На кухню забрел Лайонел.
— Мам, где папа?
— Все еще в офисе. Что, домашняя работа?
— Алгебра. Я застрял. Старшие мальчики поставили нам среднюю оценку за успеваемость.
— Дядя Гарет в мастерской, — сообщила я, жуя хлеб с жиром.
— Сперва прожуй, дитя, — бросила тетя Элейн. — Лайонел, пока ты не ушел, помоги открыть эту банку.
Он взял банку и стал возиться с крышкой. Когда Лайонелу удалось ее открыть, рука его соскользнула, и сок и похожие на заостренные вишни штучки полетели на пол.

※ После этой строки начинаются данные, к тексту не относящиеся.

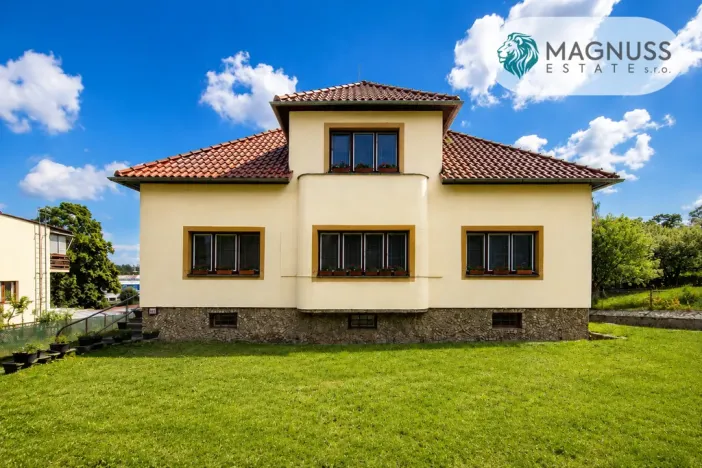 Prodej rodinného domu, Hranice, Tř. generála Svobody, 297 m2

— Что это такое? — спросила я.
— Оливки, для жаркого. Я попросила дядю Роберта купить их к столу в магазине польских деликатесов, когда он в последний раз ходил в библиотеку Святой Бригитты. Подбери их и сполосни под краном, ладно? Они очень вкусные, тебе понравятся. И вытри пол.
Я не помню, понравились ли мне оливки. Кажется, они были маленькие и черные, горькие и лишь наполовину созревшие. В них было больше ностальгии по шумным праздникам студентов, до войны изучавших искусство в отдаленных уголках Италии, чем чего-либо еще. Ноя ясно помню, что долго думала о том, как я читаю внутри моей головы, а Иззи выглядывает из своей головы, и гадала: это одно и то же или нет.
Конечно, я должна описать Энтони и Елизавету, выглядывая из своей головы, основываясь на фактах из колофонов и заметок на полях. Остались анналы и счетные книги, которые можно изучать, изображения и эмблемы, которые можно расшифровывать. Это похоже на наброски Иззи: я не могу написать, что на самом деле творится в их головах, как Иззи не может нарисовать, что на уме у куриц, она может только показать, как двигаются их тела.